▶ **Text excerpt**:

┌──

The audio output of a Costas loop, or a sync detector like the YRS-1, or even a sideband slicer like the Central Electronics, is a function of how the I and Q channels are combined in the matrix output.  The matrix can be configured to reject USB, reject LSB, or combine both for USB+LSB. 

The CE slicer has all such options, but its BFO isn't phase-locked - it's free running.  It would probably be fairly easy to convert the CE slicer to a sync detector -either Costas or phase locked to the carrier.

Frank - that's certainly one option, but I coulnd't hear much, if any, increased distortion with the wider loop.  It would be nice to automagically switch between PLL and envelope detection if lock is lost.

k4kyv:
Since sometimes with selective fading you may lose carrier but retain both sidebands and at other times sideband information may fade while the carrier is retained, a syncing system that simultaneously sampled both the sideband phase info and the carrier, and used the information from one or both to set the carrier would more reliably maintain lock than either the Costas Loop or the carrier PLL system used alone.

w3jn:
The time constant of the PLL is slow enough to ride thru loss of the carrier.  The slowest time constant of the SE-3 is about 10 seconds (the FLUTTER position).  This mode is for copying signals with significant phase distortion due to ionospheric disturbances, according to the manual.  I suspect a well-designed Costas loop would use a similar slow time constant to ride thru loss of one or the other sidebands.

└──

▶ **Extracted material**:
┌──

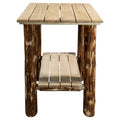 Brown Wood Exterior End Table I951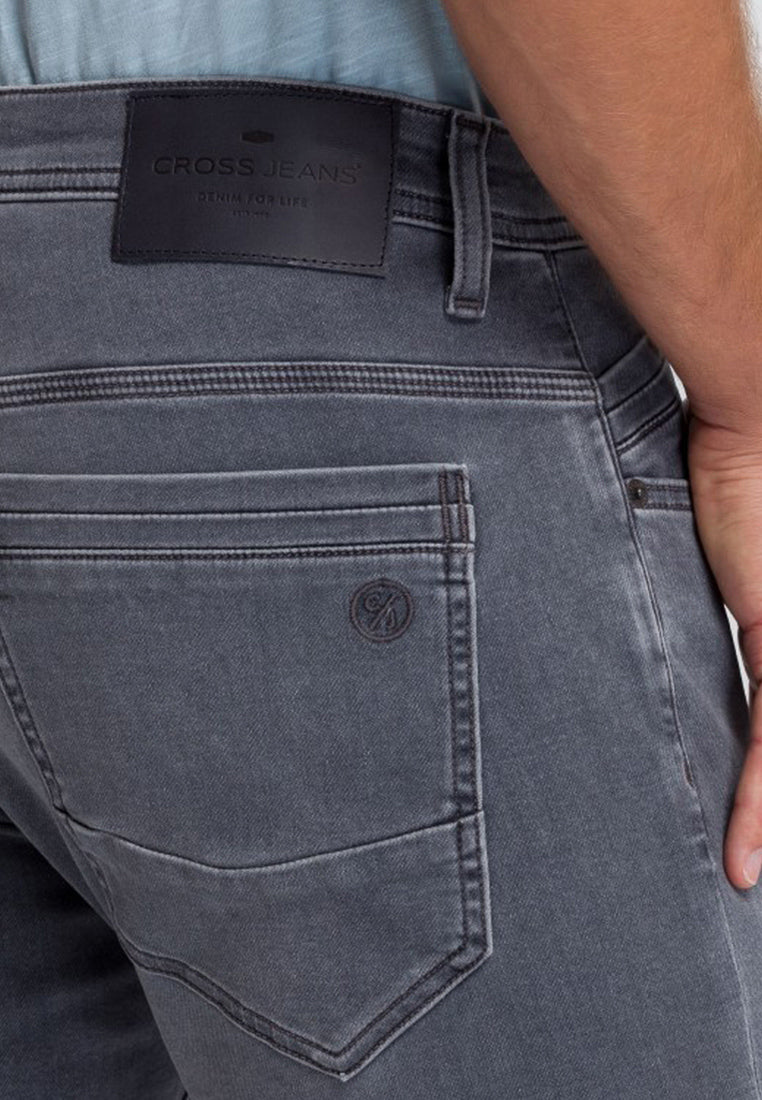 Cross Jeans Herren Jeans - Jimi - slim fit - light grey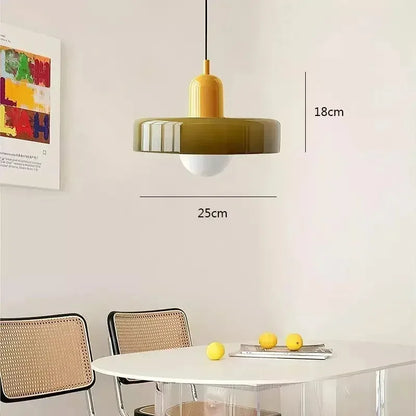 Nordic Retro Glass Pendant Lamps Indoor E27 LED Chandelier Living Room Dining Room Bedroom Kitchen Decorative lights Fixture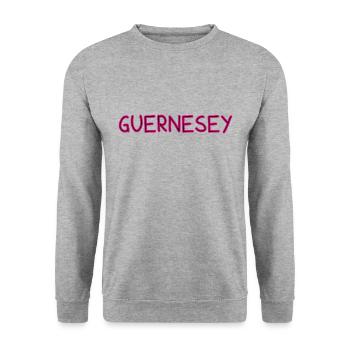 GUERNSEY. UNITED KINGDOM. ENGLAND - Unisex Sweatshirt - salt & pepper - Front - Alina (178cm) & Michal (187cm)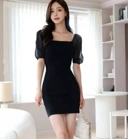 mididress scuba mix tile - VA2138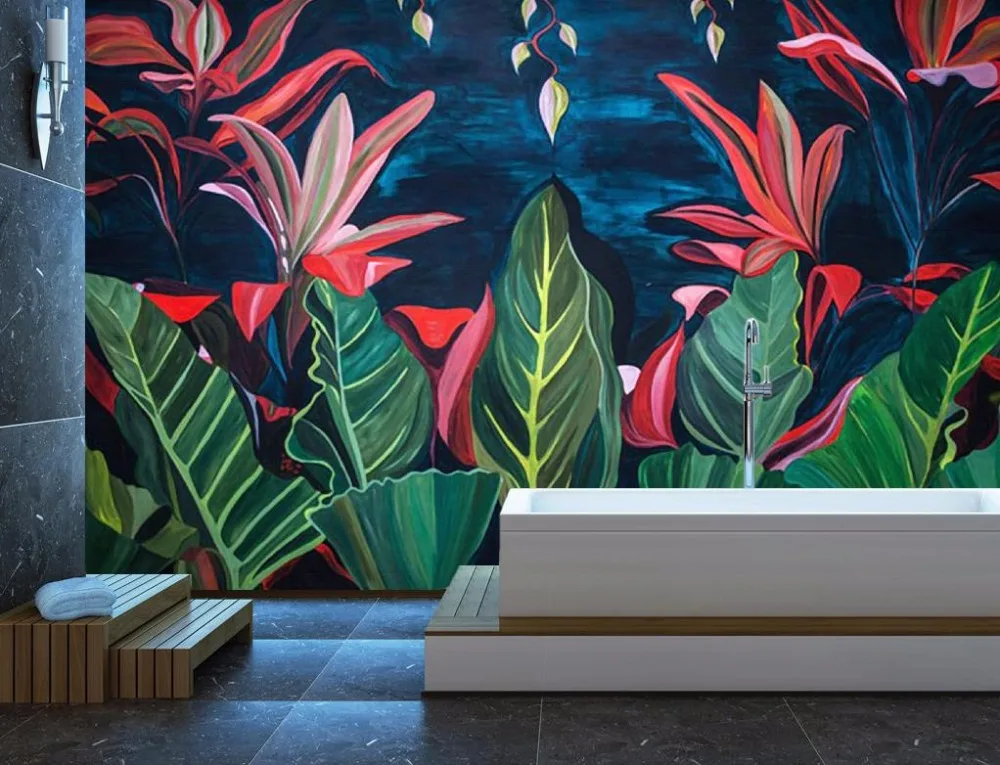 Европейские винтажные виниловые обои с фотопринтом 3D фрески для стен Ретро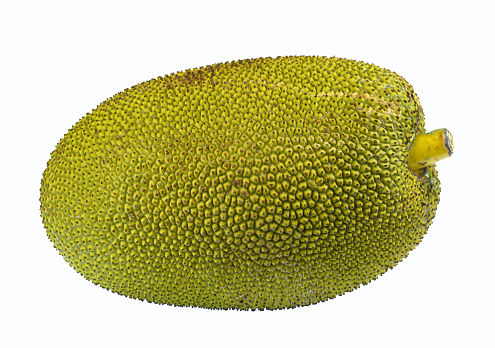 fresh jackfruit isolated on white background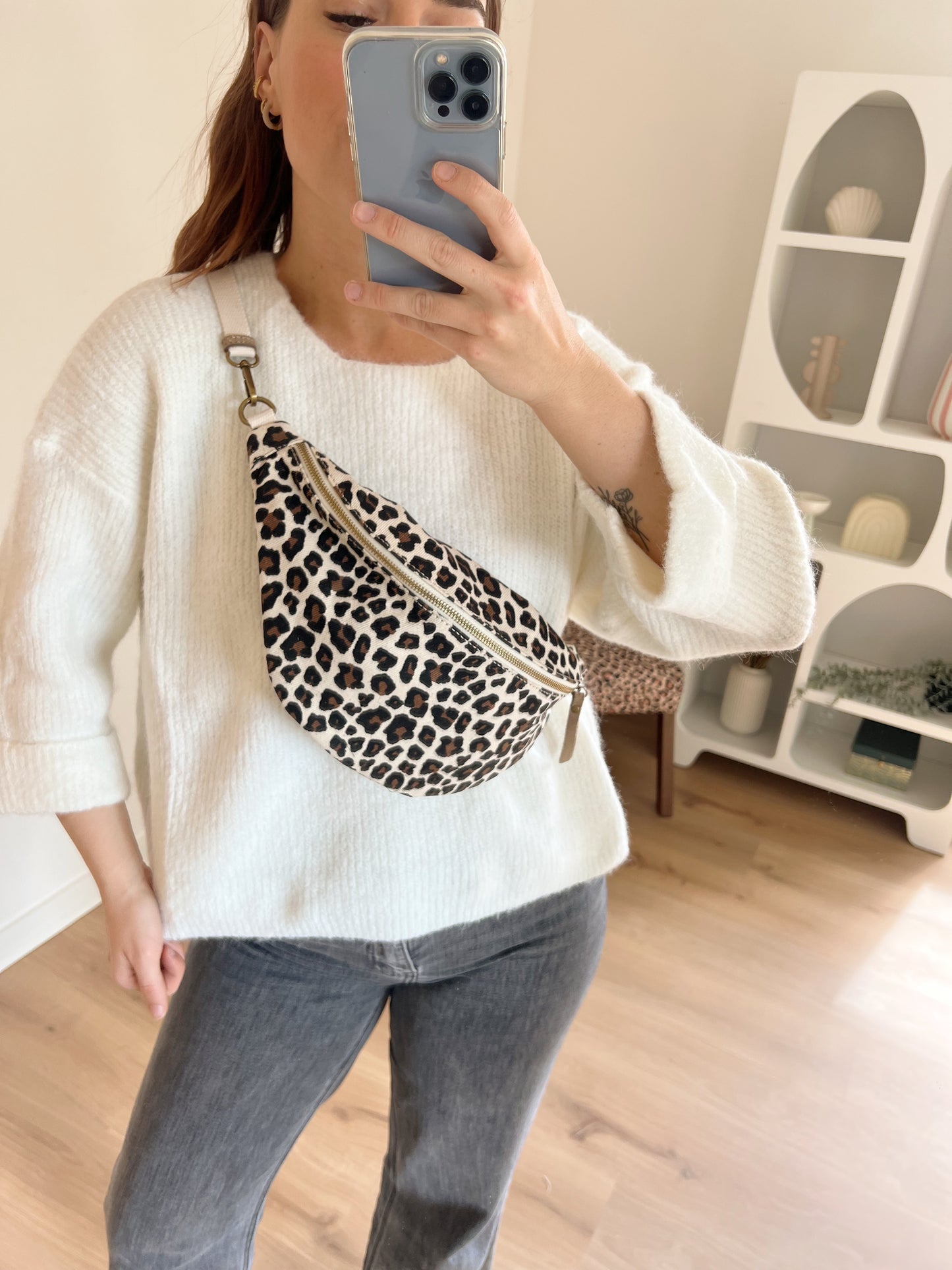 Sac banane léopard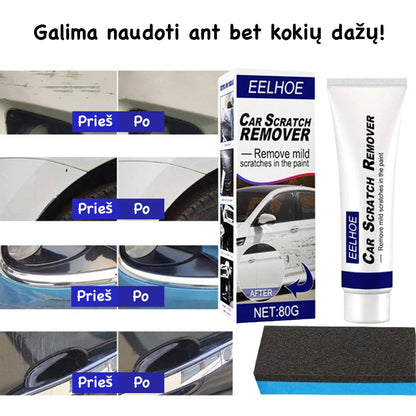 Rinkinys kėbulo įbrėžimams šalinti – šoninis vaizdas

└──

▶ **Check your understanding**:
A. According to the sync detector discussion, what is the slowest time constant of the SE-3?
B. State whether each statement agrees with the sync detector discussion, and quote the words that decide it: (i) The BFO of the CE slicer is phase-locked. (ii) The matrix can be configured to reject USB, reject LSB, or combine both sidebands. (iii) The SE-3 FLUTTER mode is intended for copying signals with significant phase distortion caused by ionospheric disturbances.
C. The opening paragraph of the sync detector discussion names devices whose audio output depends on how the I and Q channels are combined in the matrix output. List every such device.
The entries have no connection to the sync detector discussion.

▶ **Answer set**:
A. About 10 seconds, in the FLUTTER position.

B.
(i) No: "its BFO isn't phase-locked - it's free running."
(ii) Yes: "The matrix can be configured to reject USB, reject LSB, or combine both for USB+LSB."
(iii) Yes: "This mode is for copying signals with significant phase distortion due to ionospheric disturbances"

C.
- A Costas loop
- A sync detector like the YRS-1
- A sideband slicer like the Central Electronics